Reader's Digest editor Jackie Leo says Payne is the man for the job. "C.F. is more than an artist," she says. "He's a social commentator with a special knack for capturing the heart of this country."
September's back cover is not only a slice of life but also a slice of a Midwestern ball game. The cheering crowd at the ball park includes a wide array of fans: young and old, black and white and Catholic. Payne includes two nuns in the front row, one keeping score and the other cheering on the players.
"That's the St. Louis Cardinals and the Chicago Cubs," he says. "The typical thing would have been to do Boston and New York, but being from the Midwest I did the Midwest."

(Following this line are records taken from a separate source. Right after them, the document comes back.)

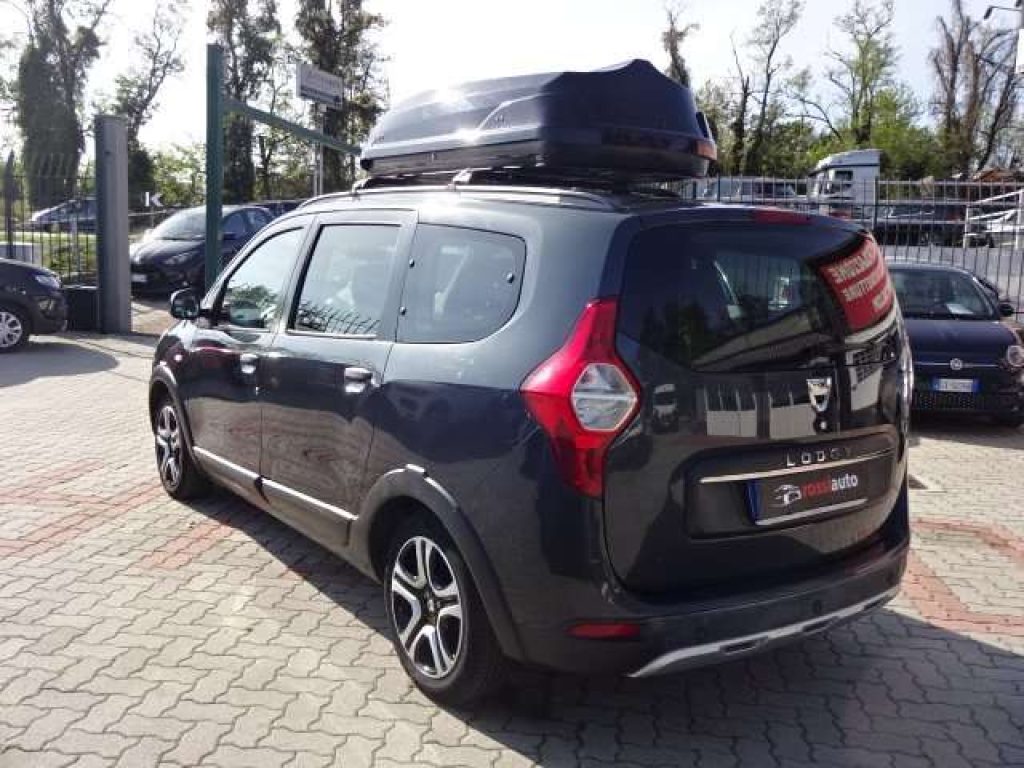 DACIA Lodgy Stepway 1.5 blue dci s - 6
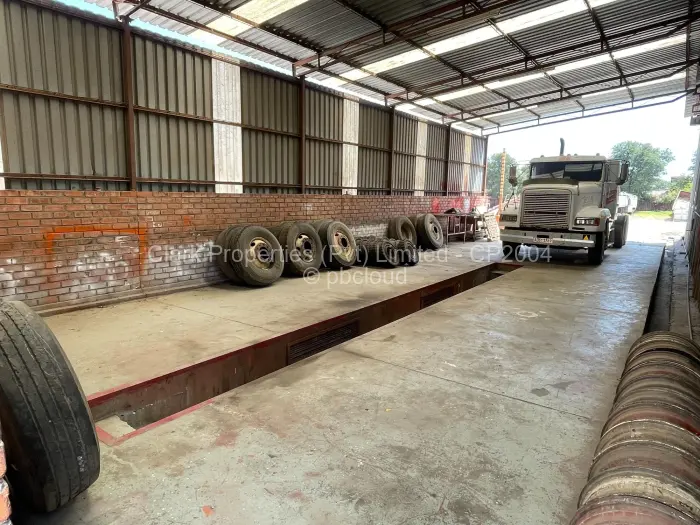 Warehouse/Industrial for Sale in Donnington, Bulawayo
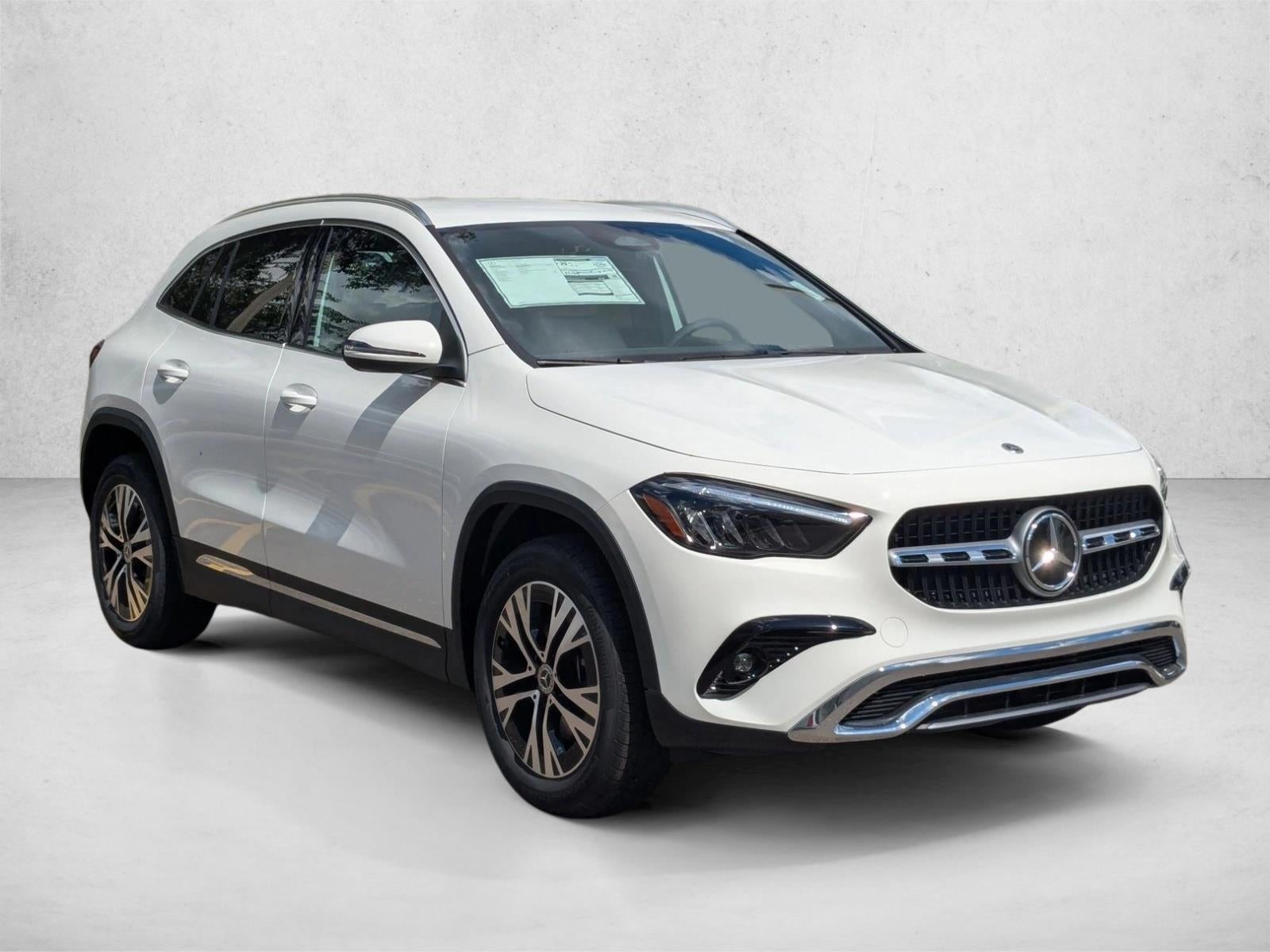 2026 Mercedes-Benz GLA GLA 250 SUV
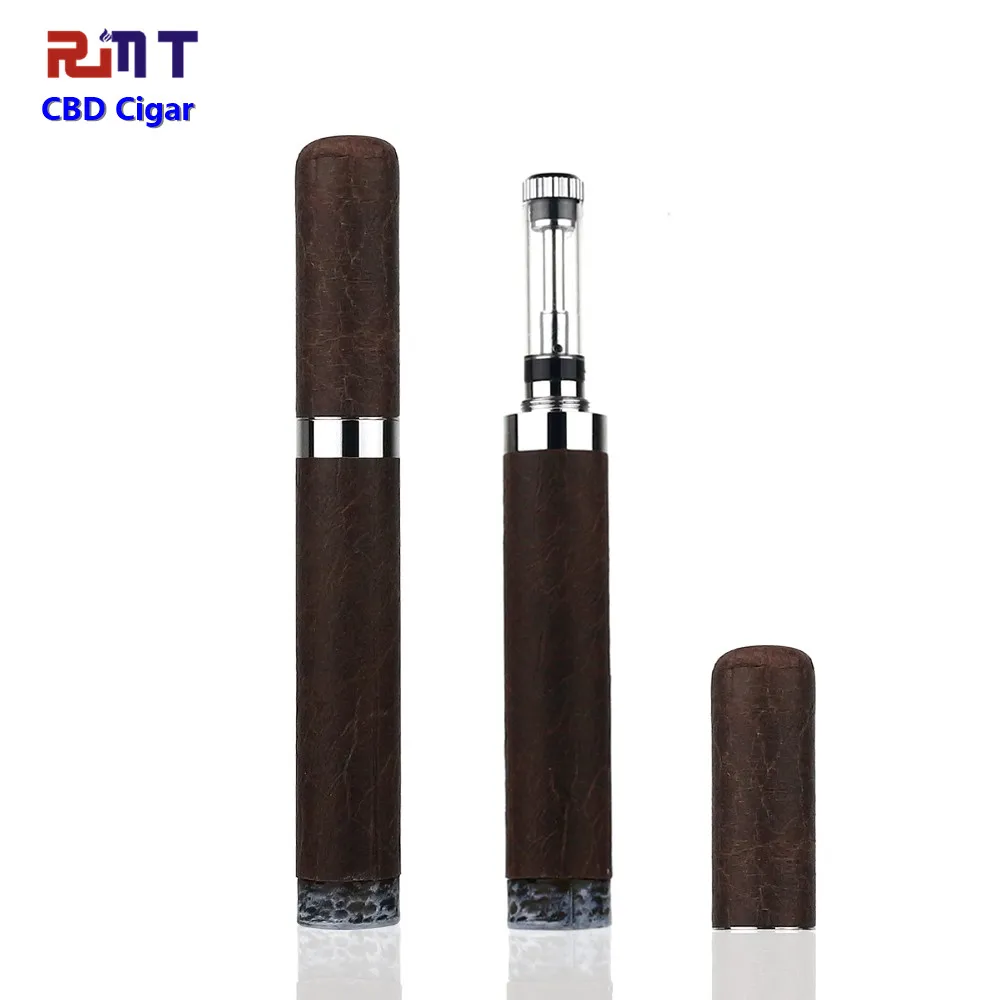China supplier Reymont hot-sale SS materials 900mah used for CBD oil e cigarette cigar boxes wholesale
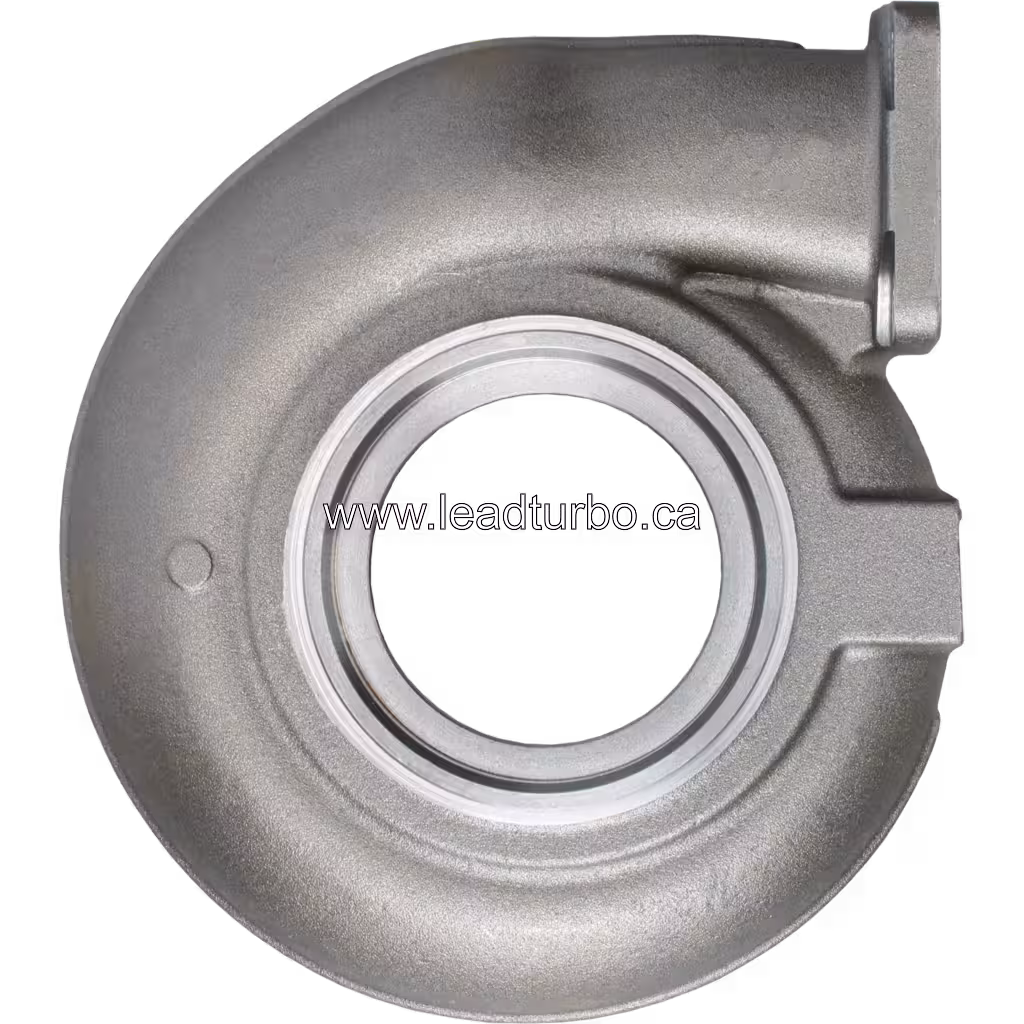 Corps de turbine HC5A 3527372 TH pour Cummins KT38 top view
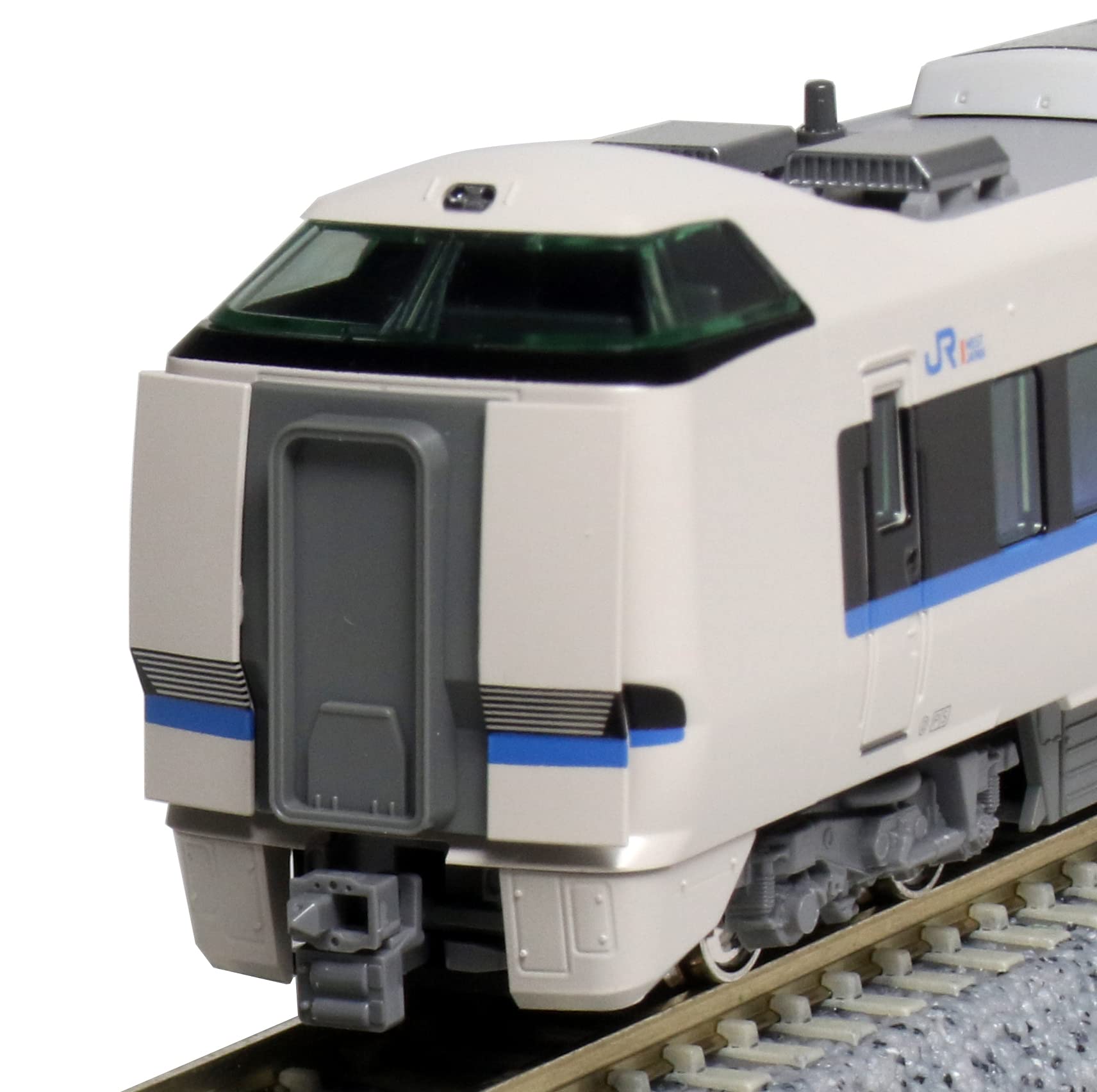 KATO 10-1745 Series 683-4000 'Thunderbird' Renewal Car 4 Cars Set N Scale- Japan Figure Store - #1 Bring To You The Best Japanese Goods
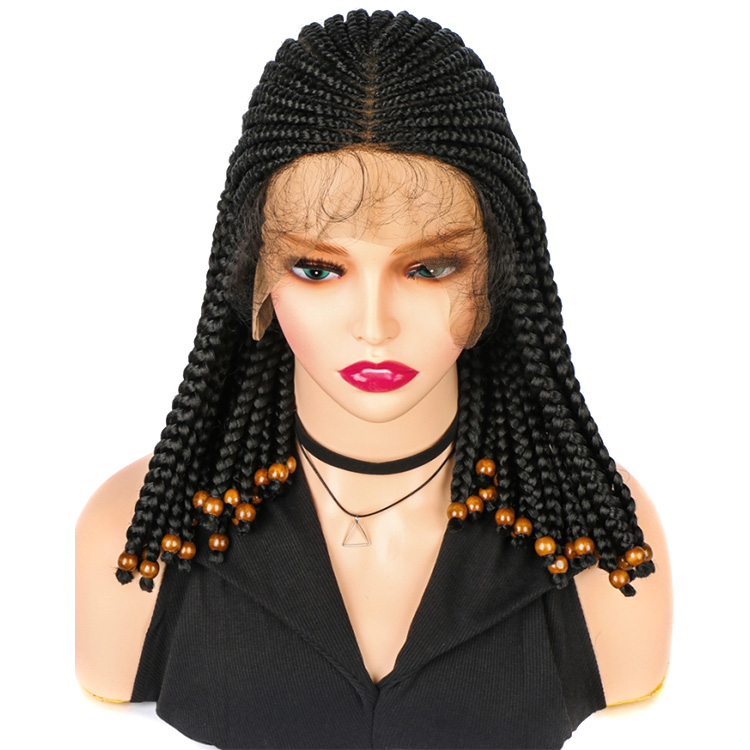 Bead Wig Braided Wig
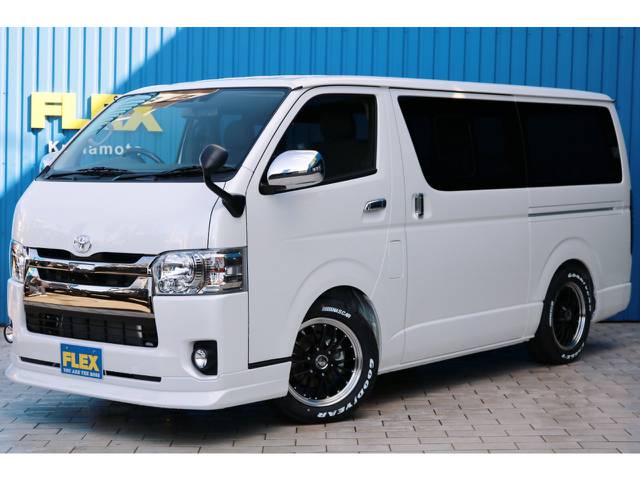 新型トヨタセーフティセンス付き車両入庫致しました！！☆ナビ＆ベット＆カスタムパッケージ☆内外装豪華装備！！即納車可能です！！
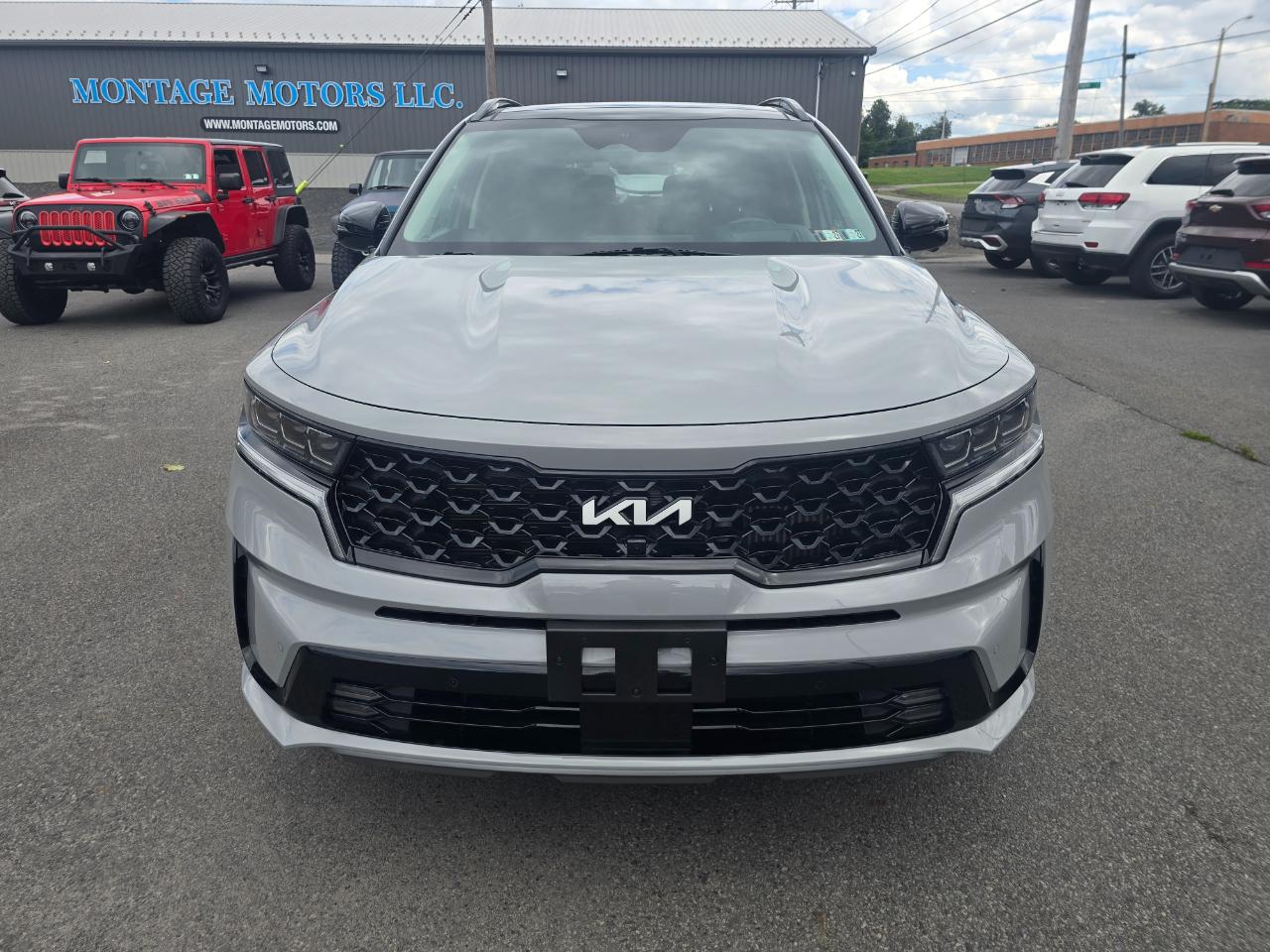 Kia Sorento SX Prestige AWD 2023
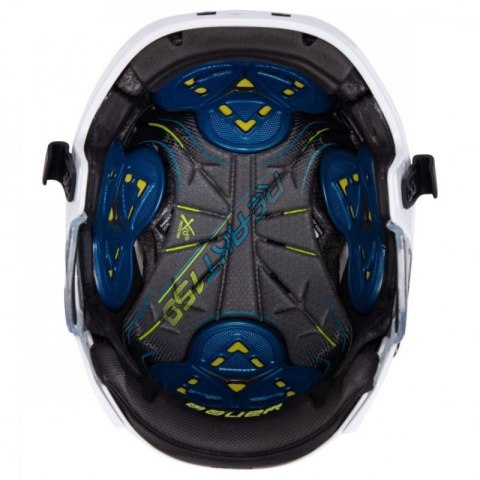 Kask hokejowy combo Bauer Re-akt 150 1055149 Bauer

Payne contacted a Franciscan order and asked the nuns to pose for him. He took the photos and went back to his studio painting baseball caps - one from St. Louis the other from Chicago - over the nun's habits.
"What's ironic," he says, is that the next time I went to a Cincinnati Reds' game, about two weeks after working on this, who do you think was at the game? Two nuns! I went to all this trouble of photographing the nuns and there they were."
Well-known for his realistic caricatures of everyone from Bill Clinton to Dennis Rodman, Payne's work has appeared in Time, Esquire, The New York Times, Worth, Boys' Life and Forbes.
He has won numerous awards, including both the gold and silver awards from the Society of Illustrators of New York and Los Angeles. He teaches illustration at the Columbus College of Art and Design.
"I'm very excited by all of this," Payne says. "And very challenged."